Something about the sweetness in her voice only intensified the putrid odor wafting toward me. “C’mon, Natalie,” she urged, that same sickening smile stretching widely. “It won’t kill you.”

I shook my head vehemently. This is how they tested mustard gas, was it not? On human subjects? I would go down fighting. I would be a revolutionary, remembered as the one who refused to surrender to the enemy. My cheeks burned as she slid the sample closer to me. Its smell called to mind its appearance.

Whenever folks tell you to stop to smell the roses, it must be meant metaphorically because every bouquet I’ve ever smelled smells the same. This smelled just the same as those flowers we are told to linger near.

Not necessarily an appropriate description, but the smell was verdant. The smell was green – if feeling charitable, one could describe it as natural. Grassy. It was the smell of a summer afternoon and grass clippings.

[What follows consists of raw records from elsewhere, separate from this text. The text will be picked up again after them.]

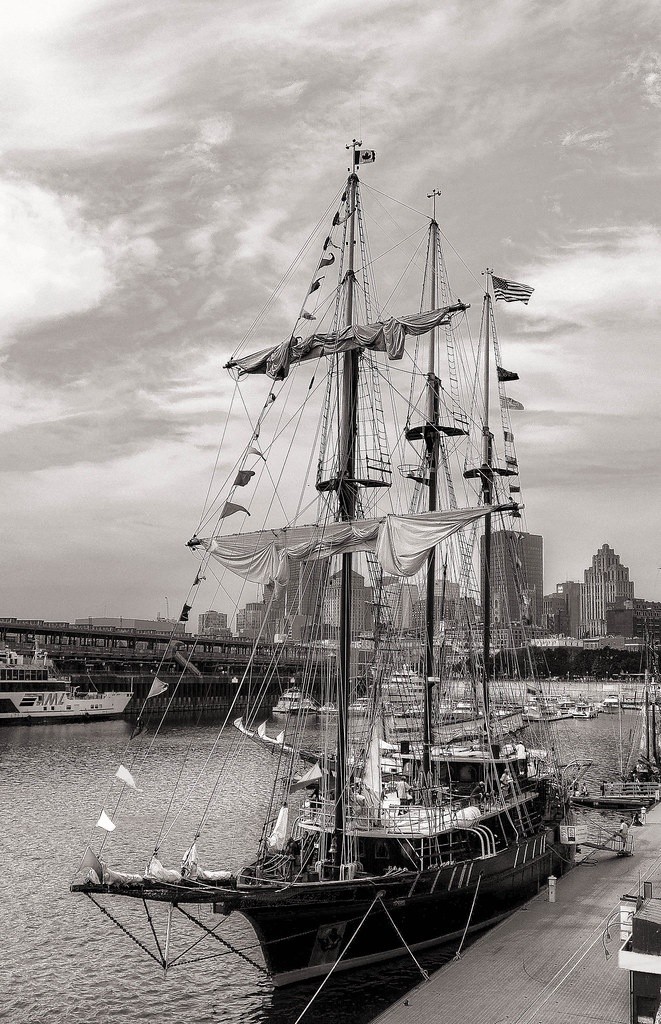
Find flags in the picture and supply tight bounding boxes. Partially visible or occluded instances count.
[491,274,535,305]
[497,365,534,625]
[355,150,375,164]
[80,191,352,885]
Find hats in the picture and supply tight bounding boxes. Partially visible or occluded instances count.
[518,741,523,744]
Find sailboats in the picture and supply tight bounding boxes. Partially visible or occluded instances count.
[64,128,585,1004]
[614,619,661,783]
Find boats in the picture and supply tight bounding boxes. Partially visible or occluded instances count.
[269,664,661,724]
[0,639,135,721]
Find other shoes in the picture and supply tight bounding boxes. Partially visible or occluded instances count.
[602,843,604,846]
[620,850,623,851]
[398,812,402,815]
[404,810,407,814]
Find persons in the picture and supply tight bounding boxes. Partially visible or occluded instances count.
[471,781,485,795]
[500,769,511,805]
[514,741,526,775]
[580,783,587,796]
[396,776,411,815]
[614,819,628,851]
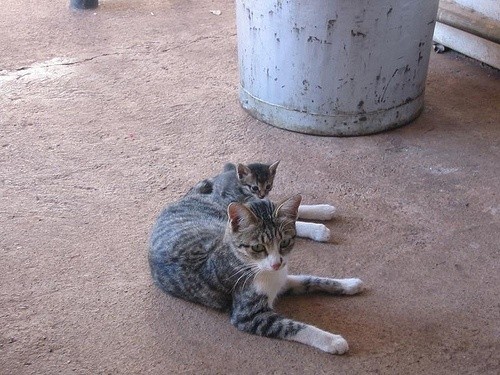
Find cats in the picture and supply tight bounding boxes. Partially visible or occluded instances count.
[146,160,366,354]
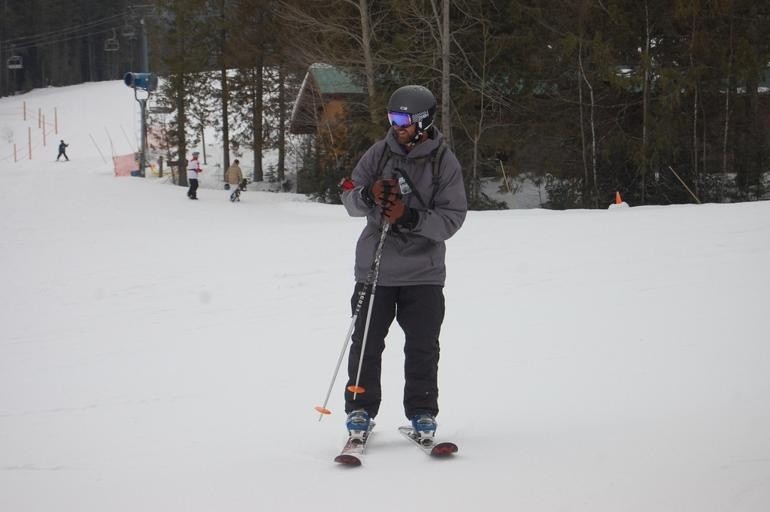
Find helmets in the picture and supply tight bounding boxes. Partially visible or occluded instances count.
[386,84,436,126]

Truth of the matter was the odor was noxious. Its fumes perhaps deadly. Other allies had succumbed to ingesting this product, yet there was no news of their survival.

Rare intel occasionally described fighters like me going down under duress – screaming, their mouths held open, forced to swallow. Others, less heroic, cried. Tears cascading down their cheeks. Vulnerable in front of the enemy. Some merely shat themselves, creating a diversion.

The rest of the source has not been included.